One notable downside is the hefty file size which may not be great for email. If that is an issue I would consider the R interface for Altair - it is a bit of a loop to go from R to Python to Javascript but the vega-lite javascript library it is based on is fantastic - user friendly interface, and what I use for my personal blog so that it loads fast on mobile. Leaflet is also great for maps.

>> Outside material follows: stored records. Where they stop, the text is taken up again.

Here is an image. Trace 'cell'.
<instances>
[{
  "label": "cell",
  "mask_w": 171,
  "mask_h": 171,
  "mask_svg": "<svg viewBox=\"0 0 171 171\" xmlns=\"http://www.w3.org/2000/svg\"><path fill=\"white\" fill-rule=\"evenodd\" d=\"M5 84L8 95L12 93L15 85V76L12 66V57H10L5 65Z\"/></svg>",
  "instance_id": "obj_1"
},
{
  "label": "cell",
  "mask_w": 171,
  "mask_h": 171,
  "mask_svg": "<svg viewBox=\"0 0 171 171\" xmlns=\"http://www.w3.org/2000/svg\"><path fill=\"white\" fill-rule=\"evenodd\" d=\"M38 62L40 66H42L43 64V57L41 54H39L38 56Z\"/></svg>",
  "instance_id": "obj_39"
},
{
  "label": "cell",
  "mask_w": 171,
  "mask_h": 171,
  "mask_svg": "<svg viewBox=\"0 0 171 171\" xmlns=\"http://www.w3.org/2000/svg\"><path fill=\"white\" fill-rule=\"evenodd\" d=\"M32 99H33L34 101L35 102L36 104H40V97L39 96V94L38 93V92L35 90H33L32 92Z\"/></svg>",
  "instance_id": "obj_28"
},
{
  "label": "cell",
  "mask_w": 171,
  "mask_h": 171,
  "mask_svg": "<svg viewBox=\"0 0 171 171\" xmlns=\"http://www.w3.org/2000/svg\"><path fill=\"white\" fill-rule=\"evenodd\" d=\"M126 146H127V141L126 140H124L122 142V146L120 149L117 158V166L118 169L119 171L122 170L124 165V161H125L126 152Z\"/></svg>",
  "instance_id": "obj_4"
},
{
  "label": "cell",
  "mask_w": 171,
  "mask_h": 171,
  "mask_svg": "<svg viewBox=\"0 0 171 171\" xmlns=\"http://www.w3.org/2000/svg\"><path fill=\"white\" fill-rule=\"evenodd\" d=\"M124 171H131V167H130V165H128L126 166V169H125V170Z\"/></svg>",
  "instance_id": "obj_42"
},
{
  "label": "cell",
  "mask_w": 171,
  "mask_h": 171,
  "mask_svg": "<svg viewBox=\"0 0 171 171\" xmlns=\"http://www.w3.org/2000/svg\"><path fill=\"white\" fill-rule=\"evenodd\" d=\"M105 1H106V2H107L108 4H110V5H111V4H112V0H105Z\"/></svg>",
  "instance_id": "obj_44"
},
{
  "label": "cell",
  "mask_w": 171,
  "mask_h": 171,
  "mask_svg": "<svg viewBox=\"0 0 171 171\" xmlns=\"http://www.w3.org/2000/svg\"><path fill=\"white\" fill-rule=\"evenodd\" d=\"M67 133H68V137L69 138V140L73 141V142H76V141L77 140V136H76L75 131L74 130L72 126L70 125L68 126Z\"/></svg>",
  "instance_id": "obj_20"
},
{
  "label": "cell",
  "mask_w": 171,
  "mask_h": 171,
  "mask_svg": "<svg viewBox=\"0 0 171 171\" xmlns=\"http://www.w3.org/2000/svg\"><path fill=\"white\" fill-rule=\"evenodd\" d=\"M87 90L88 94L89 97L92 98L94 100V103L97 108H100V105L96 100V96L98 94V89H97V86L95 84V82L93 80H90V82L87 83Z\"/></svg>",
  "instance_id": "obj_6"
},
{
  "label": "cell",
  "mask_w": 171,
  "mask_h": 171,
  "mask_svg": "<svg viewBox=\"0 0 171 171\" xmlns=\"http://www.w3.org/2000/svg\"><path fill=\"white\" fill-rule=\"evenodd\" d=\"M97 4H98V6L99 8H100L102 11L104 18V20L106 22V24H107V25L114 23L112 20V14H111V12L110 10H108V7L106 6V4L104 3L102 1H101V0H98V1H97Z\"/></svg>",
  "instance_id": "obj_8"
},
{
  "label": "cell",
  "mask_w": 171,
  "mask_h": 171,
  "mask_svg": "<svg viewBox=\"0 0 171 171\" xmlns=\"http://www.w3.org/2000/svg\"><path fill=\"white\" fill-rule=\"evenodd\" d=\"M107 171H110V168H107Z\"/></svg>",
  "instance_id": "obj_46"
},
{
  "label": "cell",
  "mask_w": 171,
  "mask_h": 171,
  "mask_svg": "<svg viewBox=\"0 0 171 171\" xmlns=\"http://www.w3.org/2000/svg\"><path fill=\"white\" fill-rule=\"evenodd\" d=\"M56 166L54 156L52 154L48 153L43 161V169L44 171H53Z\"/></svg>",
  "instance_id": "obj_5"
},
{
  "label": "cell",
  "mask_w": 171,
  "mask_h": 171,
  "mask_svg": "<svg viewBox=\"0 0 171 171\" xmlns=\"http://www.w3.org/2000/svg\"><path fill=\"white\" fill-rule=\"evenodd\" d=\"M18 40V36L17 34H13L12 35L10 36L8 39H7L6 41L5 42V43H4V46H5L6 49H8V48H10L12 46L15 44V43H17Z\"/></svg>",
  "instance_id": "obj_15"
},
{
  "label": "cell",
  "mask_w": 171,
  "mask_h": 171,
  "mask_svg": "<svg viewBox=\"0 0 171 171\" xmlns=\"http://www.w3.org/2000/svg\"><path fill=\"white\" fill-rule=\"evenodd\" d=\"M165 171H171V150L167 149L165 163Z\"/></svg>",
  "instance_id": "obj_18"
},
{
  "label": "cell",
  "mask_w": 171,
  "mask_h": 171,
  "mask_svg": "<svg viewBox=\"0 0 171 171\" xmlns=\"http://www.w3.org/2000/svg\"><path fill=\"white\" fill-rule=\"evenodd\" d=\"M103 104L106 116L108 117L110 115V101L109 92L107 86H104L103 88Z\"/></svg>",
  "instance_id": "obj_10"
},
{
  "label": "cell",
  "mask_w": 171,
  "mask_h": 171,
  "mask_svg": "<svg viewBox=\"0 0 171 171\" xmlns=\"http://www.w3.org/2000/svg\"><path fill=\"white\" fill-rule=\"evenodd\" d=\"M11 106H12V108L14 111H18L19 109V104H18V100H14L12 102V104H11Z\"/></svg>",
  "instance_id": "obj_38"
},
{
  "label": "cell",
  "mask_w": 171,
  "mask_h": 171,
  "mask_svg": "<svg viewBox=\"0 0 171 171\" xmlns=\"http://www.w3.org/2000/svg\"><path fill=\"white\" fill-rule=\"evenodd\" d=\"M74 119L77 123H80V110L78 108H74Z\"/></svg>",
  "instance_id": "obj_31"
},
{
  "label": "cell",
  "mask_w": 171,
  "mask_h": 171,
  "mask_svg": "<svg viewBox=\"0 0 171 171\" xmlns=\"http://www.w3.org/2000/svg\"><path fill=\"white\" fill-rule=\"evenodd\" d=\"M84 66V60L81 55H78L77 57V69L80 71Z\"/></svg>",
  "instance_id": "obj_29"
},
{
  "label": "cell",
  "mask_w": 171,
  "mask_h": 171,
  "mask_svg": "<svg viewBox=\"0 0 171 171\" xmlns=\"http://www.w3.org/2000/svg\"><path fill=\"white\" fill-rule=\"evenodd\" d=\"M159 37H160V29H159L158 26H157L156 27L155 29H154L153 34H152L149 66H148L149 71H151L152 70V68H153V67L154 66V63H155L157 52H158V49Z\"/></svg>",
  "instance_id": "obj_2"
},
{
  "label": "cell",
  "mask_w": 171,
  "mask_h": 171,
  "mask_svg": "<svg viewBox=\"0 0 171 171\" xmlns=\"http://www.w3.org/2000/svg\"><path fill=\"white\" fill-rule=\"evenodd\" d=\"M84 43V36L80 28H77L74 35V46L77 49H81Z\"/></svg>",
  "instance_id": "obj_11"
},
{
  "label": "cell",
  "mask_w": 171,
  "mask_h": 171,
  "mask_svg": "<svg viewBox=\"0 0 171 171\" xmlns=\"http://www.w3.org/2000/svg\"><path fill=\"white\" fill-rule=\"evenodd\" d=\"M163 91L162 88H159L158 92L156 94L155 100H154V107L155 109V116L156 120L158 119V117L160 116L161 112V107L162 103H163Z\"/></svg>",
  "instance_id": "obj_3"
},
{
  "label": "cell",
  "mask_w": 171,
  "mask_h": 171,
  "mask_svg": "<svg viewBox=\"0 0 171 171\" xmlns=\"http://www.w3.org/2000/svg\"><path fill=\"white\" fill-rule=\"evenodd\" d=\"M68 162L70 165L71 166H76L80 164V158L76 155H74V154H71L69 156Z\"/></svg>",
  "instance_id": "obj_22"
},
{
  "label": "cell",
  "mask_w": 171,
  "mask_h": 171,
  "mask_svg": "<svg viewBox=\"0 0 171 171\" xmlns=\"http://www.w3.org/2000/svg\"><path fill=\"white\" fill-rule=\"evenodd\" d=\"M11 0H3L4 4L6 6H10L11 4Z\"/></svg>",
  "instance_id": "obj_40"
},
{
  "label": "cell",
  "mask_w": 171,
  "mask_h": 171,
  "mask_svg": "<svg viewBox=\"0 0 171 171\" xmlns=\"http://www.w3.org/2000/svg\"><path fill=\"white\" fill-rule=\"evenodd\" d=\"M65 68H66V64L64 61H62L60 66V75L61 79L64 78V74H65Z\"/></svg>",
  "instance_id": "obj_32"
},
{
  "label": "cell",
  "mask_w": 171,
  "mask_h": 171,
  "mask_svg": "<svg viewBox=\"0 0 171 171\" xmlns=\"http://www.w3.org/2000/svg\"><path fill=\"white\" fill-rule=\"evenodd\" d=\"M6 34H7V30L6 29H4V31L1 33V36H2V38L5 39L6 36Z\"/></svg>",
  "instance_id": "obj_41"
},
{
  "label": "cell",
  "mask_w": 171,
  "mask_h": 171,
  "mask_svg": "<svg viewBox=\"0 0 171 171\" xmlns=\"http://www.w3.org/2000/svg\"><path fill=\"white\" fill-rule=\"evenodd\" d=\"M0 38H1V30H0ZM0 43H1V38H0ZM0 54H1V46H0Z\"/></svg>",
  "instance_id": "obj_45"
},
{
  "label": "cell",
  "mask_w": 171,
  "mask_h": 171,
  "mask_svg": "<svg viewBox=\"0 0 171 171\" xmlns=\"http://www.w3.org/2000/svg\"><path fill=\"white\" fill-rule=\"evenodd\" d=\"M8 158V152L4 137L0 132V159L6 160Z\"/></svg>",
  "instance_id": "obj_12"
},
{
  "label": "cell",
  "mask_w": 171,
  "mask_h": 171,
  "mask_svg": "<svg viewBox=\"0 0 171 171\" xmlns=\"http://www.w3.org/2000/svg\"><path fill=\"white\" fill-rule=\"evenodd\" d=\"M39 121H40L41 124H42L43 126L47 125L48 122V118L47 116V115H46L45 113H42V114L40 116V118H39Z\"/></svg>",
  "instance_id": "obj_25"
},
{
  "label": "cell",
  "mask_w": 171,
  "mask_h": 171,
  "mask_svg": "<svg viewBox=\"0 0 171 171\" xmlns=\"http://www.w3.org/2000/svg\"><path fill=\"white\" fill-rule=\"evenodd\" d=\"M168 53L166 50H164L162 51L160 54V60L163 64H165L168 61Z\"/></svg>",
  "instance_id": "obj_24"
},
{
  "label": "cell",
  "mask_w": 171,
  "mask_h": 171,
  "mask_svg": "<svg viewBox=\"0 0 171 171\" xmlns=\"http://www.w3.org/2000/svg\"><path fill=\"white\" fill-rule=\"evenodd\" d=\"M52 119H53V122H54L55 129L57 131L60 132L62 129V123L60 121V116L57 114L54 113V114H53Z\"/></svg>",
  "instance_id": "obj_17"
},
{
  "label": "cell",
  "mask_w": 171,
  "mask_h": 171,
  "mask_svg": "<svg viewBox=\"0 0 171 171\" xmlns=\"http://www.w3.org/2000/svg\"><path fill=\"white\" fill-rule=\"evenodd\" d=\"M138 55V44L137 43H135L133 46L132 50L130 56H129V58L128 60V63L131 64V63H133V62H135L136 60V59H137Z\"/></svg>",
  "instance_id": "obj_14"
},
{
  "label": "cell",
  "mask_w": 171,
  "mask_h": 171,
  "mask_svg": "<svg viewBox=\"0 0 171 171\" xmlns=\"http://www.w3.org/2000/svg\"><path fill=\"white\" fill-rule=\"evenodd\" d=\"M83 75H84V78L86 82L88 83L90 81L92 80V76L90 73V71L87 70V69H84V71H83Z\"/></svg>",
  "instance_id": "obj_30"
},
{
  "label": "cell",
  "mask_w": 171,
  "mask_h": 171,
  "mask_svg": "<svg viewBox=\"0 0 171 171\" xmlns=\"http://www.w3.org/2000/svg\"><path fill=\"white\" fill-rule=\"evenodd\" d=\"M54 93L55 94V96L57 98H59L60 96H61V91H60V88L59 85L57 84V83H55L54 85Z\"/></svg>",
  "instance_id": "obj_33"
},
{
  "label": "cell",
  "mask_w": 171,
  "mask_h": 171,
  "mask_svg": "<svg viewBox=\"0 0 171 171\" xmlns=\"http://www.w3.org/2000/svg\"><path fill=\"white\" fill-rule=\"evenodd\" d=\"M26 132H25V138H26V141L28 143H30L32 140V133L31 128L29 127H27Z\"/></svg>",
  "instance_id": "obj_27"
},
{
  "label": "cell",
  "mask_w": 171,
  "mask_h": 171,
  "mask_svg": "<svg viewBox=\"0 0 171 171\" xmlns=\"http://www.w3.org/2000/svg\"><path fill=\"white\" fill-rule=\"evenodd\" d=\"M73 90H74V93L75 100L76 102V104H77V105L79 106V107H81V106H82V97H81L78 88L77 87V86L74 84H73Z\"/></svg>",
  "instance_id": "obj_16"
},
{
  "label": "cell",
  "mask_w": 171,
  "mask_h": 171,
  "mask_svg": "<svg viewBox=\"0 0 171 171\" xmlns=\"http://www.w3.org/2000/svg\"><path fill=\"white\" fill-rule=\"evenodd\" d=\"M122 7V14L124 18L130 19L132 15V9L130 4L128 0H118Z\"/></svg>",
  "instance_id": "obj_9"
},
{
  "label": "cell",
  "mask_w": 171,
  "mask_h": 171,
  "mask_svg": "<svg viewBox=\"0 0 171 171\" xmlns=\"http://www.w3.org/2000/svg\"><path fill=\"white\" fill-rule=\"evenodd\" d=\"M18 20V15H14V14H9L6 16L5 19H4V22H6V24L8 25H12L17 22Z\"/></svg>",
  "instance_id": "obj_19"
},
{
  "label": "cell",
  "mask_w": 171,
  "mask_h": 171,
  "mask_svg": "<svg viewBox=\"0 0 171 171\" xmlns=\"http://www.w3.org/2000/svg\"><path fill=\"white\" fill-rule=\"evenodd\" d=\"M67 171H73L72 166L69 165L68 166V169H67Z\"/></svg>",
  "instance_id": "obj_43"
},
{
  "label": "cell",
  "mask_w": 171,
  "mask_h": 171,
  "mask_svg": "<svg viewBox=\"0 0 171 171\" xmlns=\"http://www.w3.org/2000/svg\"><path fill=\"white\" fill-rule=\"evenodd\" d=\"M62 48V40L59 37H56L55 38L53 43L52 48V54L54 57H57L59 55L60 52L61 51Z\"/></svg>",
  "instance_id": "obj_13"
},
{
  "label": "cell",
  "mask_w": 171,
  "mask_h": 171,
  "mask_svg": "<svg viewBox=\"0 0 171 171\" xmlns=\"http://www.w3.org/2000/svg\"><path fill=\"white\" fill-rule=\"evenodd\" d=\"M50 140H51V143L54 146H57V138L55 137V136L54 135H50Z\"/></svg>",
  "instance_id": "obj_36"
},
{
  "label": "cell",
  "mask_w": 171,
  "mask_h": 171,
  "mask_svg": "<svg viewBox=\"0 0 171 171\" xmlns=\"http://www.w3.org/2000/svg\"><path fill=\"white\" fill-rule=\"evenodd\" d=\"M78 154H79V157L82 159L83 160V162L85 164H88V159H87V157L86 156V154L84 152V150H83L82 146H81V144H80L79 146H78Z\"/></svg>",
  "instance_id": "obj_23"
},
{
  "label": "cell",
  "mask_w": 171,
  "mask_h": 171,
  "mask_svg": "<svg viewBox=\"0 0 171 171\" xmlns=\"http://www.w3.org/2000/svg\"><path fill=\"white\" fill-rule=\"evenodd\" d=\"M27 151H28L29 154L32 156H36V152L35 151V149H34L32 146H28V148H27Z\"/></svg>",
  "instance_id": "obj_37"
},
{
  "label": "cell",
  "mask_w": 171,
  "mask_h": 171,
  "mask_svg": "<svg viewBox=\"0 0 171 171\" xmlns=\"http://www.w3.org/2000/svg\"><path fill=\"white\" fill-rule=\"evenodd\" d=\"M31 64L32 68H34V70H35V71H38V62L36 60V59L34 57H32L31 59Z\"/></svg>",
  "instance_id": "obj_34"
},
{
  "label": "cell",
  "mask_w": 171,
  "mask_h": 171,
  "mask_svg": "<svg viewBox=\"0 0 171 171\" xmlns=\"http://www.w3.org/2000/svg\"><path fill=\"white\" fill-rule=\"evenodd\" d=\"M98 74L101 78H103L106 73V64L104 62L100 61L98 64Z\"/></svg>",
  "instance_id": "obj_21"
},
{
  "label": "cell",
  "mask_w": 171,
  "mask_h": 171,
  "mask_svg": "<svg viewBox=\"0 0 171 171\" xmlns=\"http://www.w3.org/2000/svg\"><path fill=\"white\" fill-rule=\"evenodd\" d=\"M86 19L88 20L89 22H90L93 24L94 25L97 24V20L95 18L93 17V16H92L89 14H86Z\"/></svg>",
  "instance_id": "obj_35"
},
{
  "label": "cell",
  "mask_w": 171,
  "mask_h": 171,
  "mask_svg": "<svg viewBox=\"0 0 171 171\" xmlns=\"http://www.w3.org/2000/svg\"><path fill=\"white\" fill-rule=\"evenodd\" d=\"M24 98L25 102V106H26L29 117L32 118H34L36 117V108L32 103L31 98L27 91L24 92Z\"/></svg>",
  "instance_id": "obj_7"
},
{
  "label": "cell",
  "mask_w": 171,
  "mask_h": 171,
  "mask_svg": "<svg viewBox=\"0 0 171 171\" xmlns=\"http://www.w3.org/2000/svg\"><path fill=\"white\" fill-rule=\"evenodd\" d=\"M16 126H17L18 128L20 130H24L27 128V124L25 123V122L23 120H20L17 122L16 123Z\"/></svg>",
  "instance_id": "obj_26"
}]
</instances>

10. Explain it Like I’m Five: DALEX

Also featured in the YAP-YDAWG-R-Workshop, the DALEX package helps explain model prediction. Like mlr above, there is feature importance, actual vs model predictions, partial dependence plots:

library(DALEX)
xgb_expl <- explain(model = bst, data = model_matrix, y = deaths$Age)
Preparation of a new explainer is initiated
  -> model label       :  xgb.Booster  (  default  )
  -> data              :  49734  rows  14  cols 
  -> target variable   :  49734  values 
  -> predict function  :  yhat.default will be used (  default  )
  -> predicted values  :  No value for predict function target column. (  default  )
  -> model_info        :  package Model of class: xgb.Booster package unrecognized , ver. Unknown , task regression (  default  ) 
  -> predicted values  :  numerical, min =  17.38693 , mean =  38.26188 , max =  64.52395  
  -> residual function :  difference between y and yhat (  default  )
  -> residuals         :  numerical, min =  -57.70045 , mean =  1.101735 , max =  72.88297  
  A new explainer has been created!  
# Variable splits type is either dependent on data by default, or 
# with uniform splits, shows an even split for plotting purposes
resp <- model_profile(xgb_expl, variables="Speed.Limit", variable_splits_type = "uniform")
plot(resp)

Yep, the data looks like it needs a bit of cleaning - check out the course materials! … but the key use of DALEX in addition to mlr is individual prediction explanations:

brk <- predict_parts(xgb_expl, new_observation=model_matrix[1, ,drop=FALSE])
plot(brk)

4.5 Concluding thoughts

We have taken a journey with ten amazing packages covering the full data analysis cycle, from data preparation, with a few solutions for managing “medium” data, then to models - with crowd favourites for gradient boosting and neural network prediction, and finally to actioning business change - through dashboard and explanatory visualisations - and most of the runners up too…

I would recommend exploring the resources in the many links as well, there is a lot of content that I have found to be quite informative. Did I miss any of your favourites? Let me know in the comments!